* [What to do]: Rewrite the listing lines from the one containing "From amongst" through the one containing "which is furthest", inclusive, with "metal" replaced by "iron" and everything else left unchanged.

* [Given entries]:
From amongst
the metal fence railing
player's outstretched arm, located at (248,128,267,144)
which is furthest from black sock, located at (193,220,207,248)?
* * *
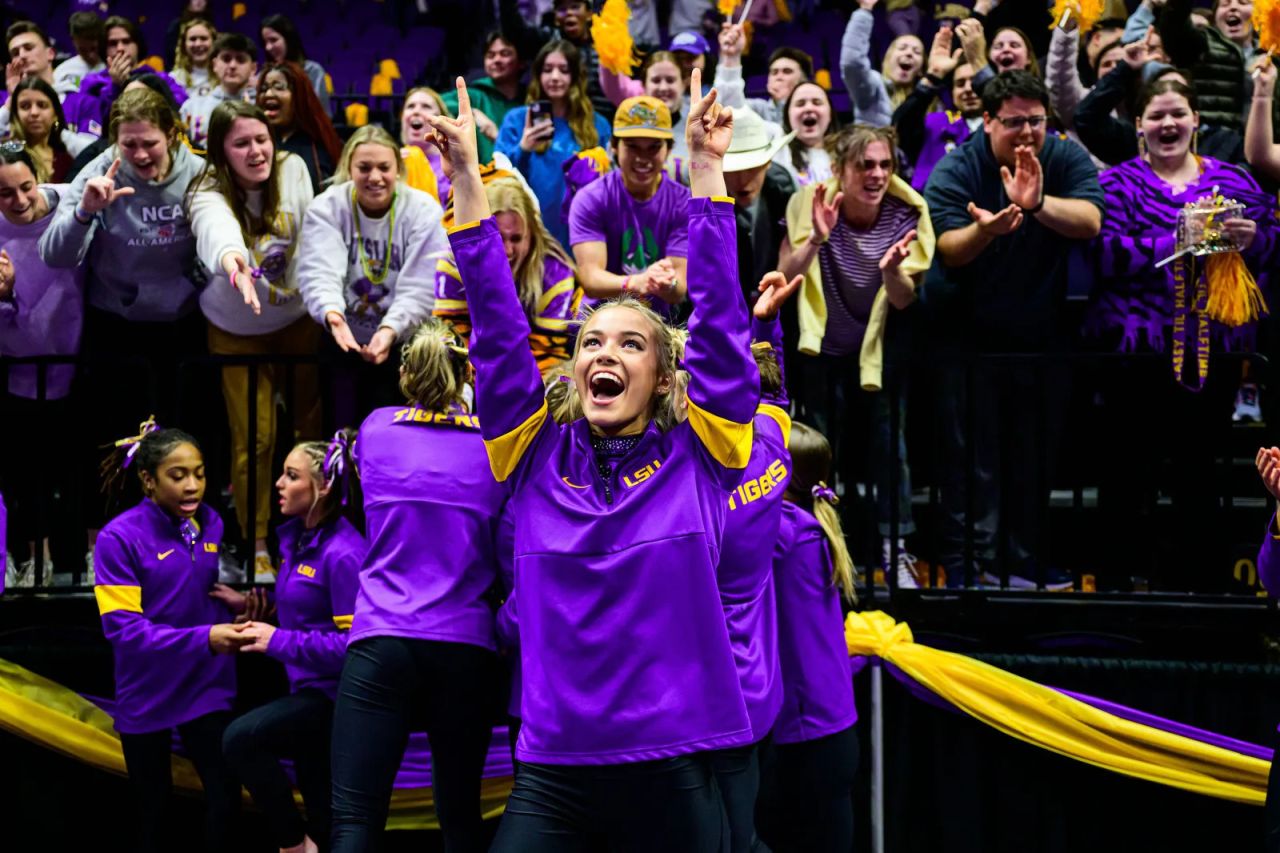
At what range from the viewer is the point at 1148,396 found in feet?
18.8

* [Task answer]:
From amongst
the iron fence railing
player's outstretched arm, located at (248,128,267,144)
which is furthest from black sock, located at (193,220,207,248)?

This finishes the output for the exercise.